-- start of SOURCE TEXT --

# Texas laws regarding shotgun length?



## kenn

I have a 410 i'm thinking of shortening, what is the minimal length that the law will allow?

thanks in advance,
kenn


----------



## Shipwreck

18" for the barrel - 26 inches for overall length.

That is fed law. Be aware that I have someone on probation (on my caseload) for shortening a shotgun - and he thought he had the barrel at 18". I am not sure if the length is the entire thing, or maybe they don't count the small area at the end where the barrel fits into the receiver.


----------



## Ram Rod

Shipwreck said:


> 18" for the barrel - 26 inches for overall length.
> 
> That is fed law. Be aware that I have someone on probation (on my caseload) for shortening a shotgun - and he thought he had the barrel at 18". I am not sure if the length is the entire thing, or maybe they don't count the small area at the end where the barrel fits into the receiver.

-- end of SOURCE TEXT --
-- start of DATASET CONTENT --

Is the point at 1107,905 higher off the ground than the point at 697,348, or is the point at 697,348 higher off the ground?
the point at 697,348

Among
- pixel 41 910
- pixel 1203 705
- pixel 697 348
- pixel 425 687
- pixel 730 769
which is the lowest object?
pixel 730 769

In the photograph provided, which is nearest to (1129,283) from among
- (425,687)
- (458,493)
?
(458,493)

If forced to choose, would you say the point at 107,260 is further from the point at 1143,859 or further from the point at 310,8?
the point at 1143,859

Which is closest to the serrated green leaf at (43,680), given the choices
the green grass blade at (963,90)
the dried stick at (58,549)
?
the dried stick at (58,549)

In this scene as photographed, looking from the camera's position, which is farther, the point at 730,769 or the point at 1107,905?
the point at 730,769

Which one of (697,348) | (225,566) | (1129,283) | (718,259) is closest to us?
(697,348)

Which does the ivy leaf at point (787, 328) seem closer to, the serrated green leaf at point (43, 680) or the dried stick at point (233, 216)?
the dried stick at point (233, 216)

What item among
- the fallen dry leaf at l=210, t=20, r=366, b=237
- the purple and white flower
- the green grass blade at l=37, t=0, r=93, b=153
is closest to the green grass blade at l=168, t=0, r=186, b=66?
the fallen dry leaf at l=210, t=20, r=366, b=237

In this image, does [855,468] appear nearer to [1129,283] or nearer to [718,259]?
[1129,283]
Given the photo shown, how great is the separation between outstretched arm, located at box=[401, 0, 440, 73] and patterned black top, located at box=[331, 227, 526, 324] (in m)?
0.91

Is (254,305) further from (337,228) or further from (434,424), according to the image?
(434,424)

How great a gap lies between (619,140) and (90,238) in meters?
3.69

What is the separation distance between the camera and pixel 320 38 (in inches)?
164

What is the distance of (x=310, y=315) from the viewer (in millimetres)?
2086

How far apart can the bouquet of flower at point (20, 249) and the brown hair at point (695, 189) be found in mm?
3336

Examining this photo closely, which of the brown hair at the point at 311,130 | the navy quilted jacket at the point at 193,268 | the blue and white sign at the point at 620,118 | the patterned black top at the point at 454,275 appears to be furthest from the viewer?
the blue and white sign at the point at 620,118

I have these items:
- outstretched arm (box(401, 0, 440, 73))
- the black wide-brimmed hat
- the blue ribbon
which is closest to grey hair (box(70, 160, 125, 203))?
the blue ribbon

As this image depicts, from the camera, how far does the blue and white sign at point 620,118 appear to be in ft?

-- end of DATASET CONTENT --

● **YOUR GOAL**
Extend the forum thread about Texas shotgun length laws, starting right after its last line.

● **RESPONSE TO THIS EXERCISE**
Agreed. Federal law. I've had several shotguns in the past, and usually bought an extra barrel for them and had gunsmiths chop them--they have always made them 18 1/4" at minimum so there wasn't any question. To my knowledge, barrel means barrel and does not include the chamber-that would be from the front of your shotgun receiver to the muzzle. It's perfectly legal to have a registered short barrel shotgun or AOW, just follow your state or federal laws pertaining to that. Many manufacturers offer factory short barreled shotguns including Wilson Combat.


----------



## Mike Barham

*Ram Rod* is on the money, as usual. Be very careful with shortening shotguns. Read up on Randy Weaver and the feds.


----------



## kenn

thanks guys.


----------



## N3OKI

18in. to the bolt face with the action closed.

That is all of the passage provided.